Task details: Copy the entries starting with the line containing "How far from the vantage" and going on through the line containing "10055 millimetres", swapping "white stripe" for "white line" and keeping everything else the same. Leave the pictures out of your answer.

++++++++

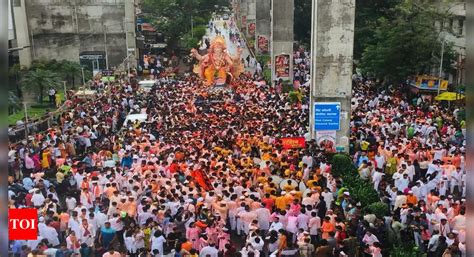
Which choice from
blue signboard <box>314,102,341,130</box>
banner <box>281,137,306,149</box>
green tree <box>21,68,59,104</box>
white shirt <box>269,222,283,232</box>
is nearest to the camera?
white shirt <box>269,222,283,232</box>

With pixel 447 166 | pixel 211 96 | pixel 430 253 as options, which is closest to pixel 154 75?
pixel 211 96

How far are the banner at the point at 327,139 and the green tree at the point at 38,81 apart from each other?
61.8ft

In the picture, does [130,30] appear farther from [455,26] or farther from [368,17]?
[455,26]

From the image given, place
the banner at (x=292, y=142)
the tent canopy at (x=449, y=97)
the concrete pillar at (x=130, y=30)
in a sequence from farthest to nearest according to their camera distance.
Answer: the concrete pillar at (x=130, y=30) → the tent canopy at (x=449, y=97) → the banner at (x=292, y=142)

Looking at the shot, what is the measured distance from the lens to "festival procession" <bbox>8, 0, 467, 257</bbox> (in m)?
11.1

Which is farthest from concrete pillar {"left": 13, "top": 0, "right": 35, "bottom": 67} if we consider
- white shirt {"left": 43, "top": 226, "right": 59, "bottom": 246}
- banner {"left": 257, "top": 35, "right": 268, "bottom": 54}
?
white shirt {"left": 43, "top": 226, "right": 59, "bottom": 246}

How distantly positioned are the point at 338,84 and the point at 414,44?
11.7m

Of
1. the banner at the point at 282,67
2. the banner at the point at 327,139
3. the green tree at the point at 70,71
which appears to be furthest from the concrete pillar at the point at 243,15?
the banner at the point at 327,139

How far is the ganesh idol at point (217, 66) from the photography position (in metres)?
32.6

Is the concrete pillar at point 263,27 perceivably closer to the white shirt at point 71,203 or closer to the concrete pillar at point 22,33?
the concrete pillar at point 22,33

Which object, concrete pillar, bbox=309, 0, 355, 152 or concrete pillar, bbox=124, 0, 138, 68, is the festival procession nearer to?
concrete pillar, bbox=309, 0, 355, 152

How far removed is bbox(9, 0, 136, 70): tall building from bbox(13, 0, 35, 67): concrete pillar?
54 centimetres

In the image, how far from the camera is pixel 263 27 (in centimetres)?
4900

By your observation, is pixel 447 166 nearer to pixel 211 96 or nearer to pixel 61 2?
pixel 211 96
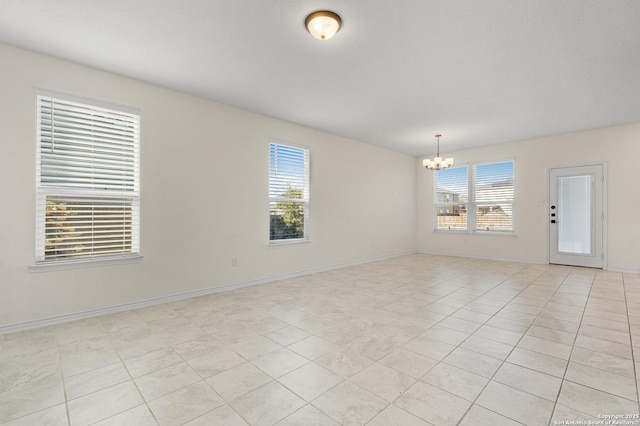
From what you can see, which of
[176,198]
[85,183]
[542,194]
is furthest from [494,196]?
[85,183]

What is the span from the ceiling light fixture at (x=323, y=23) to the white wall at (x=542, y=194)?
19.6 feet

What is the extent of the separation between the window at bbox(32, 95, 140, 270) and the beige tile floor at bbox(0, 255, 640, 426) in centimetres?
85

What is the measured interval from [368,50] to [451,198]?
585 centimetres

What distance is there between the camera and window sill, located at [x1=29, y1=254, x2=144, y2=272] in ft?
10.0

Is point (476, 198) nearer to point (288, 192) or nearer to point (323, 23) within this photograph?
point (288, 192)

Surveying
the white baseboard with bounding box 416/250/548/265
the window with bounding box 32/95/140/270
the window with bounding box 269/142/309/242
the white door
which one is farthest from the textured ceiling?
the white baseboard with bounding box 416/250/548/265

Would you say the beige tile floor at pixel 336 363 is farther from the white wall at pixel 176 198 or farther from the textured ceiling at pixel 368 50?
the textured ceiling at pixel 368 50

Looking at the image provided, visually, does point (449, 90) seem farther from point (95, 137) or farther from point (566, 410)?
point (95, 137)

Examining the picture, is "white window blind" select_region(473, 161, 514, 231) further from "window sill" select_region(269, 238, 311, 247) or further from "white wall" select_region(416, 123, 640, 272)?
"window sill" select_region(269, 238, 311, 247)

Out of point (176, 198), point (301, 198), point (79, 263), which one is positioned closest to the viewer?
point (79, 263)

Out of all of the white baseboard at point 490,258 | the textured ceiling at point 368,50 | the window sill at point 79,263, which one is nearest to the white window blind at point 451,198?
the white baseboard at point 490,258

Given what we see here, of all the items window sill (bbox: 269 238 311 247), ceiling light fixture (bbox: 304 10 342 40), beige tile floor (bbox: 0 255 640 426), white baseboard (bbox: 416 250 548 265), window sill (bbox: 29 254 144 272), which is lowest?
beige tile floor (bbox: 0 255 640 426)

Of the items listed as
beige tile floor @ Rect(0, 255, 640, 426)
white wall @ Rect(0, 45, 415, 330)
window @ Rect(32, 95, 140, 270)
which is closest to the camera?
beige tile floor @ Rect(0, 255, 640, 426)

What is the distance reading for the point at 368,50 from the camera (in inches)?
118
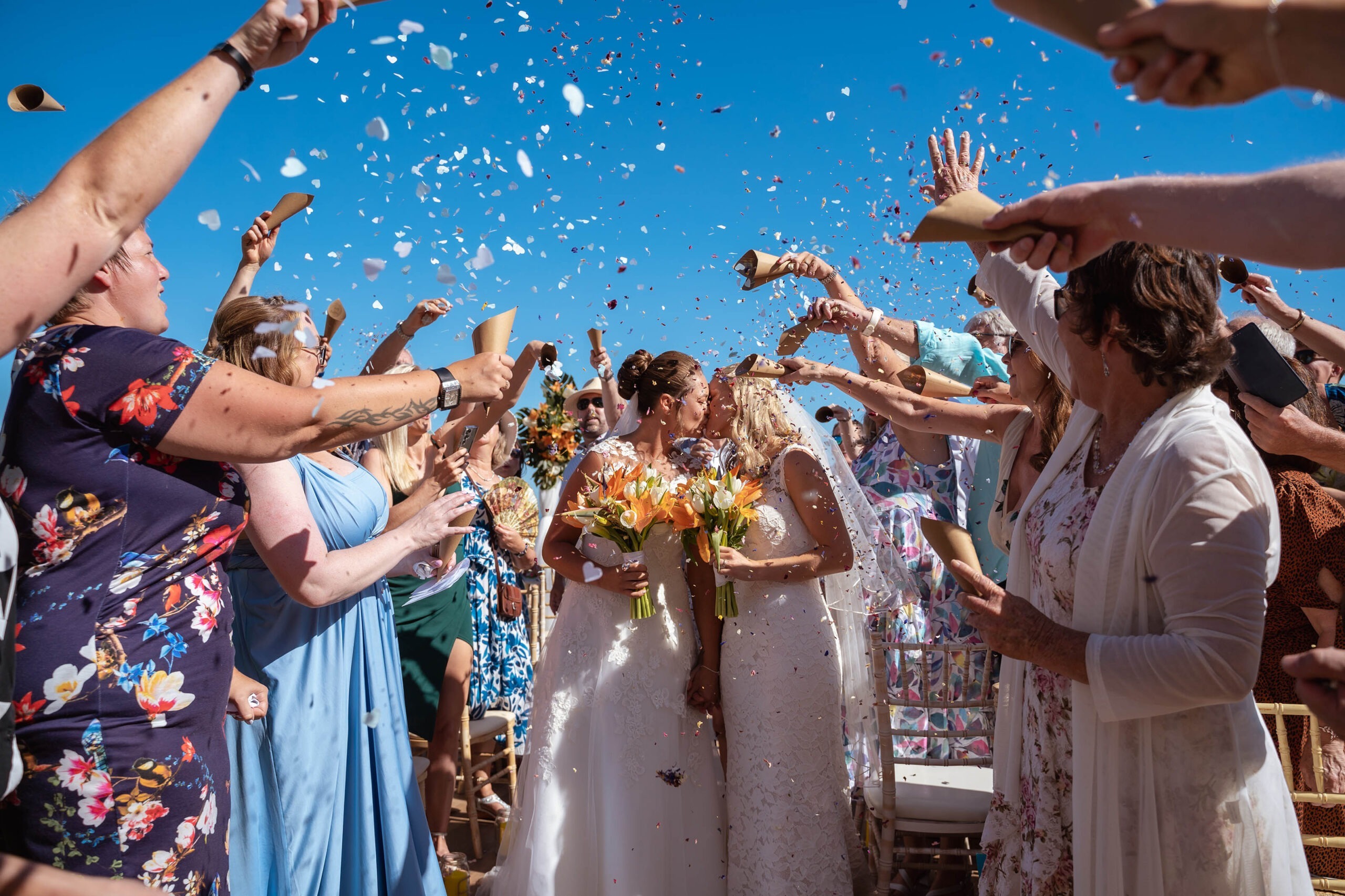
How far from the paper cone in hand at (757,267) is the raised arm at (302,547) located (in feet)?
4.57

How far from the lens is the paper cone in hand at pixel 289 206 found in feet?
9.83

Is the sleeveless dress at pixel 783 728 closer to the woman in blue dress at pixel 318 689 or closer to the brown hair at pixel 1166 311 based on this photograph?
the woman in blue dress at pixel 318 689

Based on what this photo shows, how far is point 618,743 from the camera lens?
3.51 metres

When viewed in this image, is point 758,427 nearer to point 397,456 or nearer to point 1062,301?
point 1062,301

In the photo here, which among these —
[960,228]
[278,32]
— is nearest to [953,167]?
[960,228]

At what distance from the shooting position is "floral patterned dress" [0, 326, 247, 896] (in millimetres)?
1539

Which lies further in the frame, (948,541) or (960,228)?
(948,541)

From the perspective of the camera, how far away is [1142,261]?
1.86 meters

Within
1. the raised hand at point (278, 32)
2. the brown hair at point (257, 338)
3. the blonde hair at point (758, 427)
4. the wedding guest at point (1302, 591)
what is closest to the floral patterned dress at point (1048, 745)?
the wedding guest at point (1302, 591)

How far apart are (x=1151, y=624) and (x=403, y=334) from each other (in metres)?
3.11

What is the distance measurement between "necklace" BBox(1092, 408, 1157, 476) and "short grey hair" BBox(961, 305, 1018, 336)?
235cm

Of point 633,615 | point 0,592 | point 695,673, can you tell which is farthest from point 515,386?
point 0,592

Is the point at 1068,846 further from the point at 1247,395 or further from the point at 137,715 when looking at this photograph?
the point at 137,715

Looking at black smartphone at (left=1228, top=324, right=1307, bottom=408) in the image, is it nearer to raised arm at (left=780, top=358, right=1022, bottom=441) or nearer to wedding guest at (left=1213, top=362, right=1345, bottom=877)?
wedding guest at (left=1213, top=362, right=1345, bottom=877)
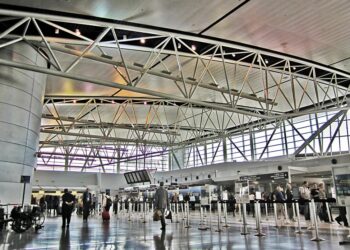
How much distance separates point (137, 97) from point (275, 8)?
42.9 ft

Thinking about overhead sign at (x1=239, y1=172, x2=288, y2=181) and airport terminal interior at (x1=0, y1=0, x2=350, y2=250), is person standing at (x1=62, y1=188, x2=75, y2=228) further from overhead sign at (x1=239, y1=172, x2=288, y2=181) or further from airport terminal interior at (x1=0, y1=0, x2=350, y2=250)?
overhead sign at (x1=239, y1=172, x2=288, y2=181)

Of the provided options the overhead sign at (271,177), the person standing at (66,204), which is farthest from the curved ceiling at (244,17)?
the overhead sign at (271,177)

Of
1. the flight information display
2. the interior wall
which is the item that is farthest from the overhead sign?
the flight information display

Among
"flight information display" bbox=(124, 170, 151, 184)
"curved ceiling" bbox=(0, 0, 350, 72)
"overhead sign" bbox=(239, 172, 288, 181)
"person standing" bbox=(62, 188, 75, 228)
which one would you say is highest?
"curved ceiling" bbox=(0, 0, 350, 72)

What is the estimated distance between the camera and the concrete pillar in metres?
12.1

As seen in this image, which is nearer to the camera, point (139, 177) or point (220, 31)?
point (220, 31)

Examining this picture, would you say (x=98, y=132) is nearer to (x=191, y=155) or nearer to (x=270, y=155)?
(x=191, y=155)

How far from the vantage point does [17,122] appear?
41.5ft

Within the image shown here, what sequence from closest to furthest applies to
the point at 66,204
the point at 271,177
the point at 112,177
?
the point at 66,204, the point at 271,177, the point at 112,177

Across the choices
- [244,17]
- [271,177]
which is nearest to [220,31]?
[244,17]

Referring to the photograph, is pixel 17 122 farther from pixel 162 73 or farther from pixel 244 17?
pixel 244 17

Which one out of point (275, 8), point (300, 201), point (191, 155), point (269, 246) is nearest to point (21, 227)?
point (269, 246)

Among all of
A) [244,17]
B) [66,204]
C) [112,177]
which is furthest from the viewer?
[112,177]

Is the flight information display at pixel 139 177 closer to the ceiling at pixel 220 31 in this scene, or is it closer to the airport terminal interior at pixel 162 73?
the airport terminal interior at pixel 162 73
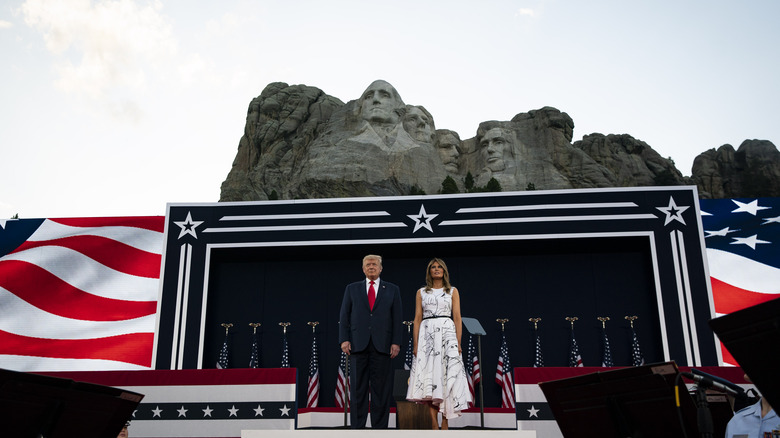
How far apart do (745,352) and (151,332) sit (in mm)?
9124

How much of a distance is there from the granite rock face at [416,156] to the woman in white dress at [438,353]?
43.8ft

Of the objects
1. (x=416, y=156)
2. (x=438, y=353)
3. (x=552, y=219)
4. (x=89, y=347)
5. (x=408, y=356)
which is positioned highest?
(x=416, y=156)

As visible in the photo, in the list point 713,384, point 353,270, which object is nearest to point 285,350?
point 353,270

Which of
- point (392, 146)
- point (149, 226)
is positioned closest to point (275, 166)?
point (392, 146)

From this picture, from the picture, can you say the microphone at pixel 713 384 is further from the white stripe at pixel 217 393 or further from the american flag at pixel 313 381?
the american flag at pixel 313 381

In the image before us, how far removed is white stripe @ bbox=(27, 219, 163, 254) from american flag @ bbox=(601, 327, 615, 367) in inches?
268

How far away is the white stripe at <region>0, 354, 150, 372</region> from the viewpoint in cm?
965

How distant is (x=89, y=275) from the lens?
10055 millimetres

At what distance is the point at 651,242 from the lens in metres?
9.01

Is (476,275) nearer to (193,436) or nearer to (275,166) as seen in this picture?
(193,436)

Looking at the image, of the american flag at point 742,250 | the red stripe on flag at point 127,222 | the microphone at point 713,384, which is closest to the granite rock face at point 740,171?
the american flag at point 742,250

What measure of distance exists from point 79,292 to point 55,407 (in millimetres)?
7803

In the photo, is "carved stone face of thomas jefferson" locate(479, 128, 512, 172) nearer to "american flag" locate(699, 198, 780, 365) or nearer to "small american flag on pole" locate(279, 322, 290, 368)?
"american flag" locate(699, 198, 780, 365)

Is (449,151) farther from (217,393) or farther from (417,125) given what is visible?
(217,393)
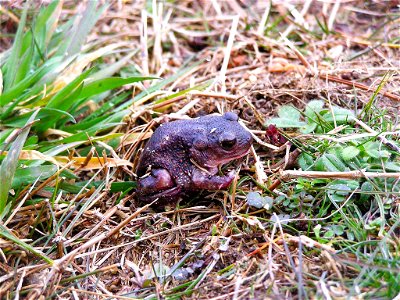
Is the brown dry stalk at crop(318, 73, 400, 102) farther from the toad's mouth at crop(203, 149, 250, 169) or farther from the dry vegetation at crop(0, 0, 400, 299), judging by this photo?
the toad's mouth at crop(203, 149, 250, 169)

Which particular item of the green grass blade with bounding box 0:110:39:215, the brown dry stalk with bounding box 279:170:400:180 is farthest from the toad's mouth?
the green grass blade with bounding box 0:110:39:215

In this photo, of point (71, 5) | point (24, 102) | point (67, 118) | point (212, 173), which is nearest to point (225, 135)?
point (212, 173)

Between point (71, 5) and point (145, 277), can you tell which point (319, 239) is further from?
point (71, 5)

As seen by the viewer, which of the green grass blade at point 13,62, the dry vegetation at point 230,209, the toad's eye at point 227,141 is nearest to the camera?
the dry vegetation at point 230,209

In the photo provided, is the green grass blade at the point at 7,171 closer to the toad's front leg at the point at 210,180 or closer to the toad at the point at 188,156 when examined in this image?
the toad at the point at 188,156

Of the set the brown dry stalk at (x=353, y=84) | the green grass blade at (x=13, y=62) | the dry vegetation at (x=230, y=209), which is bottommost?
the dry vegetation at (x=230, y=209)

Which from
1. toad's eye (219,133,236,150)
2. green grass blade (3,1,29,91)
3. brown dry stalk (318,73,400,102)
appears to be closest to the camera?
toad's eye (219,133,236,150)

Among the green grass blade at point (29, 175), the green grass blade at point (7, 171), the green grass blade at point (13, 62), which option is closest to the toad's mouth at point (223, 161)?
the green grass blade at point (29, 175)

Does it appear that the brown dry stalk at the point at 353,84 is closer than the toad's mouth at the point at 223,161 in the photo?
No
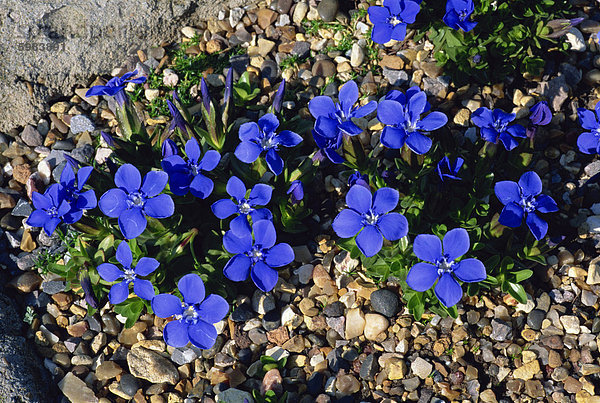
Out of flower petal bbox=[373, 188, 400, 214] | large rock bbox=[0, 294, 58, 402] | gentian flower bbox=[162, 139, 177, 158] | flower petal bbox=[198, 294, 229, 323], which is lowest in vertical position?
large rock bbox=[0, 294, 58, 402]

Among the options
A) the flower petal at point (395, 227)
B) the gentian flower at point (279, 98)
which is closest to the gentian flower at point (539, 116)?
the flower petal at point (395, 227)

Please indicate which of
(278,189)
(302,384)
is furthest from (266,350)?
(278,189)

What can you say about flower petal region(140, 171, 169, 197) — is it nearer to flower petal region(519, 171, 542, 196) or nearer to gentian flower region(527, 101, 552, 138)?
flower petal region(519, 171, 542, 196)

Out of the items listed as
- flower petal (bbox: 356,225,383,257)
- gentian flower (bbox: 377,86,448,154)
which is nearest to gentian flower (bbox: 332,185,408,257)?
flower petal (bbox: 356,225,383,257)

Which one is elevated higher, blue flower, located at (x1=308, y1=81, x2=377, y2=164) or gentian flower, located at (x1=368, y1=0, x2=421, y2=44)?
gentian flower, located at (x1=368, y1=0, x2=421, y2=44)

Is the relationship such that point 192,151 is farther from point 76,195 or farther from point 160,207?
point 76,195

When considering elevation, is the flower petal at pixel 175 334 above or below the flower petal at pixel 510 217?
below

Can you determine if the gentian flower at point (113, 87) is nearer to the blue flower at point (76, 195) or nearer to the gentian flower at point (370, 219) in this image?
the blue flower at point (76, 195)
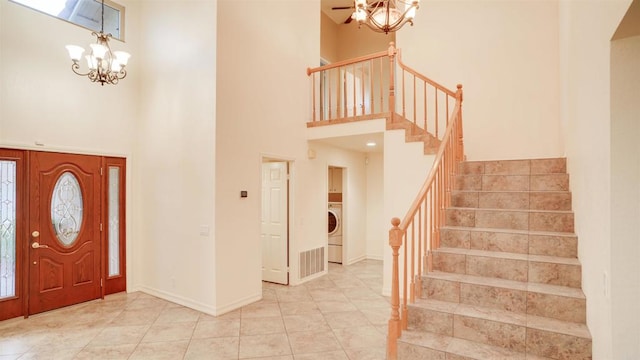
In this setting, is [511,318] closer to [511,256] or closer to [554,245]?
[511,256]

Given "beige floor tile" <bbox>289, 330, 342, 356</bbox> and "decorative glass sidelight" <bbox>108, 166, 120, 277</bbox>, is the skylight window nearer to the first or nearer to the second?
"decorative glass sidelight" <bbox>108, 166, 120, 277</bbox>

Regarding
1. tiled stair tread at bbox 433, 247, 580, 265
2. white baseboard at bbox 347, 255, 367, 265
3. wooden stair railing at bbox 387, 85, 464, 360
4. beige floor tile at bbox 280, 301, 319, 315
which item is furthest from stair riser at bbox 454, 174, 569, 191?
white baseboard at bbox 347, 255, 367, 265

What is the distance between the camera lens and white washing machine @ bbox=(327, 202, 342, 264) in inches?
266

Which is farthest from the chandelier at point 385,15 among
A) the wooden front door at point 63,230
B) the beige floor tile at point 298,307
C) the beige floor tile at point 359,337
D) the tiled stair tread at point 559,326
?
the wooden front door at point 63,230

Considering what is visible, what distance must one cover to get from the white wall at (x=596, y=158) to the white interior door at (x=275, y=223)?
12.4 ft

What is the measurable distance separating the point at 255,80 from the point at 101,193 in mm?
2668

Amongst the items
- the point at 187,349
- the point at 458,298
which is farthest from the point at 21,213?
the point at 458,298

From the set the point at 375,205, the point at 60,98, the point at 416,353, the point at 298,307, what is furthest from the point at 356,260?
the point at 60,98

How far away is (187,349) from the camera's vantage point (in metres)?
3.17

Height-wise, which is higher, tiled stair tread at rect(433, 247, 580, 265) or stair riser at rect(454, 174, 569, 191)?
stair riser at rect(454, 174, 569, 191)

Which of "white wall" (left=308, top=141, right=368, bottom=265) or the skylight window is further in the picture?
"white wall" (left=308, top=141, right=368, bottom=265)

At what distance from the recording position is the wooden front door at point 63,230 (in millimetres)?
4050

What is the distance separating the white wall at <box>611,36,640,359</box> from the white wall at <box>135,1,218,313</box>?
11.8ft

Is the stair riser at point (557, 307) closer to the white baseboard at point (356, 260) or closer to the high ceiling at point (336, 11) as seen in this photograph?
the white baseboard at point (356, 260)
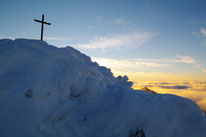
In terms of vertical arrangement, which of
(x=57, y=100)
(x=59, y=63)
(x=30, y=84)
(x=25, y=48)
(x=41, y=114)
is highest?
(x=25, y=48)

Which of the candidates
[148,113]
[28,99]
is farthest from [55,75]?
[148,113]

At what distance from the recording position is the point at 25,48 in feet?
26.3

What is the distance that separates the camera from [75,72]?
7.77 m

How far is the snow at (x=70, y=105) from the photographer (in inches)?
221

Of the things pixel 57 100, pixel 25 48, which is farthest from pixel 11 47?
pixel 57 100

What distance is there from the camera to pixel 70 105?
7.10 m

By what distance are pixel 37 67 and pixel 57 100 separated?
6.74ft

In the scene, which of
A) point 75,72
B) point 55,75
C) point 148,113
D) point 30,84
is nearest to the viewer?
point 148,113

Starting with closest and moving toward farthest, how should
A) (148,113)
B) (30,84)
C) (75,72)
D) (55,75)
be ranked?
(148,113), (30,84), (55,75), (75,72)

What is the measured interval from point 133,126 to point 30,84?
4.99 m

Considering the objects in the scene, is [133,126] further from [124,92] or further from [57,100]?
[57,100]

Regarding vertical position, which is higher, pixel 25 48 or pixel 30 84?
pixel 25 48

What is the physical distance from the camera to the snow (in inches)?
221

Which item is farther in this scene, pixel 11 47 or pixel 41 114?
pixel 11 47
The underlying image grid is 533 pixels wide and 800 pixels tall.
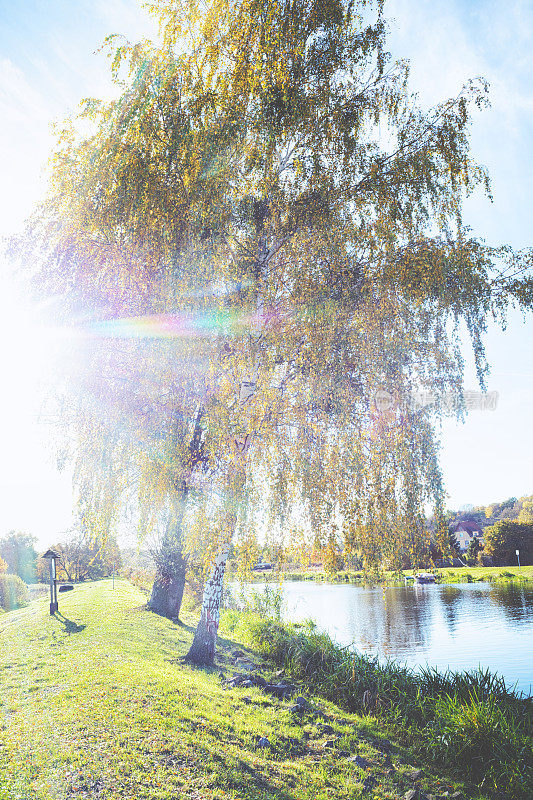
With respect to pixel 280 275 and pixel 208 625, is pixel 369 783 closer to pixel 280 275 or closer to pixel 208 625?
pixel 208 625

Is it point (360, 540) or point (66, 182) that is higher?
point (66, 182)

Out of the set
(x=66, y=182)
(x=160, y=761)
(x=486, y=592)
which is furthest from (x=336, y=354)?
(x=486, y=592)

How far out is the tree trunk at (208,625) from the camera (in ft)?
34.6

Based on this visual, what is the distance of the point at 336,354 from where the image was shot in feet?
23.5

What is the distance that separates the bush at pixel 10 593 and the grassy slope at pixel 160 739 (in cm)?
2027

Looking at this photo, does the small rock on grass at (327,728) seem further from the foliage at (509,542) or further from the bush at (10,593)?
the foliage at (509,542)

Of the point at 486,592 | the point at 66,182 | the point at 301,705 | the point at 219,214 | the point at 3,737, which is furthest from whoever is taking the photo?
the point at 486,592

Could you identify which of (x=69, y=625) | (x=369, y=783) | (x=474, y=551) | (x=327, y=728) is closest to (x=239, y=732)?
(x=327, y=728)

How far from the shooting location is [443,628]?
21141mm

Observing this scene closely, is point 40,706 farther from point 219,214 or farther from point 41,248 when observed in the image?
point 219,214

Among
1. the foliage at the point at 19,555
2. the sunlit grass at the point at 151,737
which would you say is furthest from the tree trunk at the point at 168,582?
the foliage at the point at 19,555

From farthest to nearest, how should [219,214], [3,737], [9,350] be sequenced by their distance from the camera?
[9,350], [219,214], [3,737]

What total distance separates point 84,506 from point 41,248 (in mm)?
4400

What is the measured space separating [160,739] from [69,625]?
11064 mm
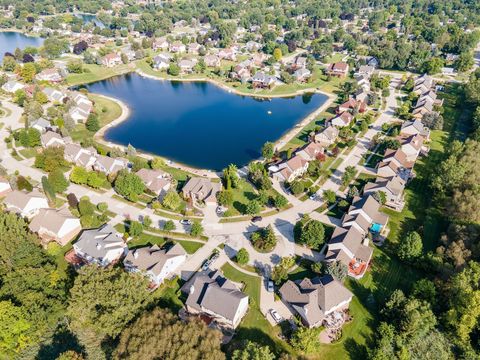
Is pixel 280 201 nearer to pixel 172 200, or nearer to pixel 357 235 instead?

++++++++

Solution to this exercise:
How far from the vantage point does [17,122] appear?
41.5ft

Within the image shown here, what sequence from closest to furthest applies to
the point at 66,204
the point at 271,177
the point at 112,177
?
the point at 66,204, the point at 271,177, the point at 112,177

Across the choices
- [244,17]
- [271,177]
which is nearest to [220,31]?
[244,17]

Referring to the photograph, is pixel 17 122 farther from pixel 162 73 or farther from pixel 244 17?
pixel 244 17

Which one out of point (275, 8), point (300, 201), point (191, 155), point (269, 246) is nearest to point (21, 227)?
point (269, 246)

Among all of
A) [244,17]
B) [66,204]
C) [112,177]
which is furthest from the viewer?
[112,177]

Is the flight information display at pixel 139 177 closer to the ceiling at pixel 220 31 in this scene, or is it closer to the airport terminal interior at pixel 162 73?
the airport terminal interior at pixel 162 73
How far apart do (745,352) and (151,332) sit (in mm)?
9124

How much of a distance is there from the granite rock face at [416,156] to the woman in white dress at [438,353]?
43.8ft

Of the objects
1. (x=416, y=156)
2. (x=438, y=353)
3. (x=552, y=219)
4. (x=89, y=347)
5. (x=408, y=356)
which is positioned highest?
(x=416, y=156)

As visible in the photo, in the list point 713,384, point 353,270, which object is nearest to point 285,350?
point 353,270

Which of
- point (392, 146)
- point (149, 226)
is positioned closest to point (275, 166)?
point (392, 146)

From this picture, from the picture, can you say the microphone at pixel 713 384 is further from the white line at pixel 217 393 or further from the american flag at pixel 313 381?
the american flag at pixel 313 381

In the image before us, how far removed is white line @ bbox=(27, 219, 163, 254) from american flag @ bbox=(601, 327, 615, 367) in inches?
268

How far away is the white line at <region>0, 354, 150, 372</region> from the viewpoint in cm?
965

How distant is (x=89, y=275) from the lens?
10055 millimetres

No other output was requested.